Wednesday, September 21, 2011

The Strange Case of Kathryn Bigelow

A scene from The Hurt Locker (2008), directed by Kathryn Bigelow.

Since the Academy of Motion Pictures Arts & Sciences first started awarding Oscars™ for film excellence in 1927, there have been 324 nominees for Best Director and 85 people have won the award.  On March 7 of last year, Kathryn Bigelow became the first woman to win the Academy Award for Best Director.  She also was the first woman to win the coveted Director's Guild award as Best Director.

She directed The Hurt Locker - the gripping tale of a company of demolition experts on the front lines in Iraq.  There were few female characters in the movie.  It was what Hollywood refers to as an "Action" picture.  In other words, the first woman to win the Best Directing award, won for directing a film a man would usually be called upon to direct. 

Don't get me wrong,  I'm not implying in any way that Bigelow won as any part of a sympathy or movement vote - i.e, she only won because it was finally time to give the benefit of the doubt to the next woman eligible.  I would have voted for her among the five finalists that year.  And you must admit, her win was all the sweeter when she beat out her former husband, James Cameron (is there really an attractive woman left in Hollywood who hasn't been married to James Cameron?), who directed Avatar, that year's champion at the box office.  Art winning over commerce. 

Kathryn Bigelow holds her Oscar™ for directing The Hurt Locker.
Why does Hollywood consider directing such a male-centric position?  Why have there only been four women to even be nominated as Best Director?  (The other women nominated have been Lina Wertmuller for Seven Beauties, Jane Campion for The Piano and Sofia Coppola for Lost in Translation (one of my all-time favorites).

87 men have been nominated for the Best Director award multiple times, a lucky 18 actually winning 2 or more Oscars™.  No woman has been nominated more than once. 

I mention this because the Director Guild of America announced the results of their annual diversity report last week. 

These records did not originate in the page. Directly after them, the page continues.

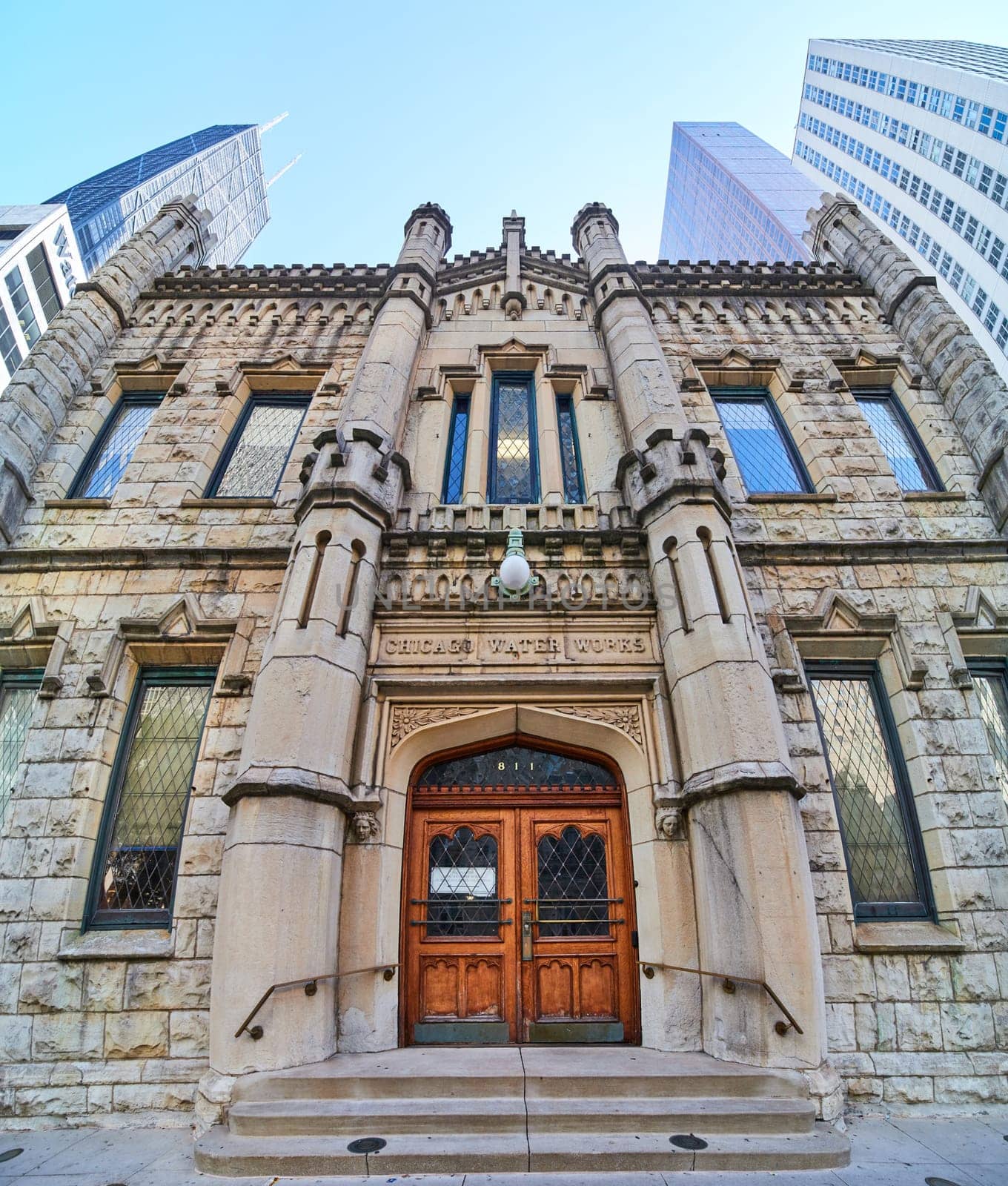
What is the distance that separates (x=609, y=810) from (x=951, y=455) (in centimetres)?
758

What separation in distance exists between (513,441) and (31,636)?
285 inches

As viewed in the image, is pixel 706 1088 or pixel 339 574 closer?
pixel 706 1088

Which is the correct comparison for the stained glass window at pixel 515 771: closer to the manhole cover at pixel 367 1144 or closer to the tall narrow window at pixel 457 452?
the manhole cover at pixel 367 1144

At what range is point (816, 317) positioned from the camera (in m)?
11.8

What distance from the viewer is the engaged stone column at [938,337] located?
356 inches

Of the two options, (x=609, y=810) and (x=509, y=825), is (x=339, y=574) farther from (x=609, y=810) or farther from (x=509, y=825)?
(x=609, y=810)

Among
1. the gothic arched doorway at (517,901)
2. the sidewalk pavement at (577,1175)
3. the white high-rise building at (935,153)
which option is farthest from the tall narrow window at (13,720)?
the white high-rise building at (935,153)

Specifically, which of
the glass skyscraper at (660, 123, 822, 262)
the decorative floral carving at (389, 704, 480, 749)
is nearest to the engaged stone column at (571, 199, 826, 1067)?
the decorative floral carving at (389, 704, 480, 749)

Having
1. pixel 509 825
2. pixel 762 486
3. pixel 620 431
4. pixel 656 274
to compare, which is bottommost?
pixel 509 825

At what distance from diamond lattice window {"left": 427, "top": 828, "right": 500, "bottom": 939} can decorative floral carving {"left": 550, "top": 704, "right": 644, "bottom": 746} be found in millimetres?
1673

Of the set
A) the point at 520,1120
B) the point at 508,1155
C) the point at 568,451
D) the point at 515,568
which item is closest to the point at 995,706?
the point at 515,568

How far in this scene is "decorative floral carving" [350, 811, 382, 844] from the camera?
6.27 meters

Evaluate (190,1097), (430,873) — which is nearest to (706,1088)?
(430,873)

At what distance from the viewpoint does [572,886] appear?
22.5ft
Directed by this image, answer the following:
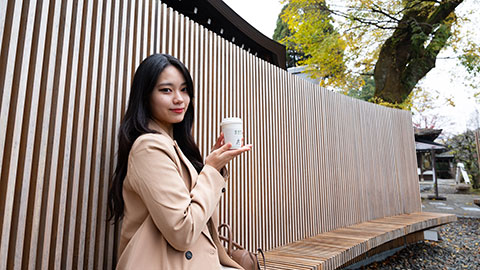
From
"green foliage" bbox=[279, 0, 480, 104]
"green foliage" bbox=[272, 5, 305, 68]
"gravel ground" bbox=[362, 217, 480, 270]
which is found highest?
"green foliage" bbox=[272, 5, 305, 68]

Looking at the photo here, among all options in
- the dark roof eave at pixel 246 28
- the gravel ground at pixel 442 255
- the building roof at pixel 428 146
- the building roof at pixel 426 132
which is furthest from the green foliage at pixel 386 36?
the building roof at pixel 426 132

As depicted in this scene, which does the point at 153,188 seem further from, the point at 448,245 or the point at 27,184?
the point at 448,245

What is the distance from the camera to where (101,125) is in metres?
1.66

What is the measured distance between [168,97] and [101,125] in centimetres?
56

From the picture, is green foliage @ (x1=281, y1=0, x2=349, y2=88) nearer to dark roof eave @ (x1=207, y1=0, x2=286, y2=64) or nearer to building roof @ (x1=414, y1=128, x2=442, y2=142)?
dark roof eave @ (x1=207, y1=0, x2=286, y2=64)

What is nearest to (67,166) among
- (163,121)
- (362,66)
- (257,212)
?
(163,121)

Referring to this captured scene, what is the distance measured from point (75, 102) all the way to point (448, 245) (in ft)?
22.8

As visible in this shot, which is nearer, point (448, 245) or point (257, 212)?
point (257, 212)

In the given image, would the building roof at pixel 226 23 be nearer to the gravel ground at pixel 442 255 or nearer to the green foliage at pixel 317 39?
the green foliage at pixel 317 39

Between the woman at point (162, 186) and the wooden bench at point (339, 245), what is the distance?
1.25m

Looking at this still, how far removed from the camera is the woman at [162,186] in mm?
1024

The DGA analyzed more than 2,600 episodes produced in the 2010-2011 television season from more than 170 scripted television series.  The report showed that women directed only 12% of those episodes.  Eight TV shows didn't have a single woman director the entire season.  And while this study only applied to television, I'm sure the figures for feature films directed by women are even lower.  And if you're a minority woman?  Forget it.  You can share 1% of all episodic TV directing jobs.

I was a film major at a large, Southern California university back in the 1980's, and there were plenty of women in the program back then (I would have guessed 30-40%) - I'm sure those figures are even higher today.

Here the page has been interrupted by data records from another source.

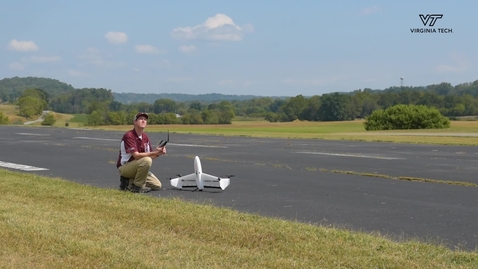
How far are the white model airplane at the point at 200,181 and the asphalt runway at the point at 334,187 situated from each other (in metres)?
0.16

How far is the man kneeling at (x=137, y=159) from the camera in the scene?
36.7ft

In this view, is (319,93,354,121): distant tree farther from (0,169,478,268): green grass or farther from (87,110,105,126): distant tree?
(0,169,478,268): green grass

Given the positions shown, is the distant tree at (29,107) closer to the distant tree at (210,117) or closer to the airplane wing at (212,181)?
the distant tree at (210,117)

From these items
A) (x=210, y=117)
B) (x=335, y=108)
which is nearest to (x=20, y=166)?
(x=210, y=117)

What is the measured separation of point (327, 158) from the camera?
20.4 meters

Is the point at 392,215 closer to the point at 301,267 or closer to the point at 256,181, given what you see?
the point at 301,267

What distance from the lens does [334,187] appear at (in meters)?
12.6

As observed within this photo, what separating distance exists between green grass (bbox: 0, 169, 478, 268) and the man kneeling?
5.66ft

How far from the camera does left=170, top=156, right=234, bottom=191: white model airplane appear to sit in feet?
39.0

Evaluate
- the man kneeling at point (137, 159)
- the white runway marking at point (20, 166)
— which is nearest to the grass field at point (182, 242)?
the man kneeling at point (137, 159)

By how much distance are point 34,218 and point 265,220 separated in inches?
117

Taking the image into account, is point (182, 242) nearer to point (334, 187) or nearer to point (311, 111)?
point (334, 187)

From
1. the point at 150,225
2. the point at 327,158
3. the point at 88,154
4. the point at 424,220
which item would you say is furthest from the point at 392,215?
the point at 88,154

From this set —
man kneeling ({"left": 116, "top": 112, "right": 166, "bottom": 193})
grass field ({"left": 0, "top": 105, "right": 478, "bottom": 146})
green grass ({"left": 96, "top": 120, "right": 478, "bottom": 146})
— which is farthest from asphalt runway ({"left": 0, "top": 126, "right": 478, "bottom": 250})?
grass field ({"left": 0, "top": 105, "right": 478, "bottom": 146})
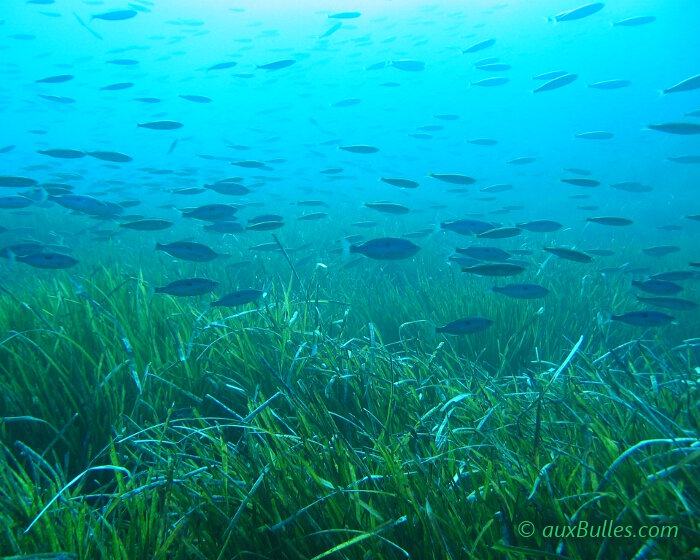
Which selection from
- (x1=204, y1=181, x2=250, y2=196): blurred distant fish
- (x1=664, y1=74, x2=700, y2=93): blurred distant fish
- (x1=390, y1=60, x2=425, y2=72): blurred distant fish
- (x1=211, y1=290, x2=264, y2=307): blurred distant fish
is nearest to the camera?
(x1=211, y1=290, x2=264, y2=307): blurred distant fish

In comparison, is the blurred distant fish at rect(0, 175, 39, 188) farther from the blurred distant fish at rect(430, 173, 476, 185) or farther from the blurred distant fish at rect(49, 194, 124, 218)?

So I think the numbers of women aspiring to be directors are there, and Ms. Bigelow has shown that a woman can excel in the position on a physically demanding action picture, with mostly male actors, in inhospitable conditions (much of The Hurt Locker was shot in Jordan during the middle of the summer).

Hollywood is a tough business for anyone to enter and achieve success, but this male directing domination doesn't extend to the equally important tasks of editing or producing or writing.  Women editors have won the Oscar™ six times in the past 30 years; a woman has been nominated virtually every year during that time.  (By the way, the best way to win an Oscar™ for editing is to work with Martin Scorcese.) 

The figures are about the same for female producer and writer nominees as editors.  The director position stands alone as the final bastion of male dominance in Hollywood.  Studio executives just prefer to have a man in charge of the set.  Even female studio executives.

Kathryn Bigelow directs The Hurt Locker on location in Amman, Jordan.
The Academy Awards are certainly not the definitive judgement in film excellence in a given year (such legendary directors as Robert Altman, Charlie Chaplin, Federico Fellini, Howard Hawks, Alfred Hitchcock, Stanley Kubrick, Akira Kurosawa, Ernest Lubitsch, David Lynch, Sidney Lumet and Orson Welles never won an Oscar™ for Best Director; Tim Burton and Spike Lee have never even been nominated).  They merely honor what's considered to be, usually, the best big budget/studio pictures made in English, mostly by Americans, for any given year.  But I think it's still an excellent barometer of trends in the industry as a whole, something that the recent DGA report certainly backs up for women directors in television.

So if you're raising a young daughter or daughters, and they seem to show an interest in working in film or television; you may want to steer them away from directing, and into editing, producing or writing.

Because if you want to be the one who yells "Action!" or "Cut!" on a set in Hollywood, it's still a Man's world.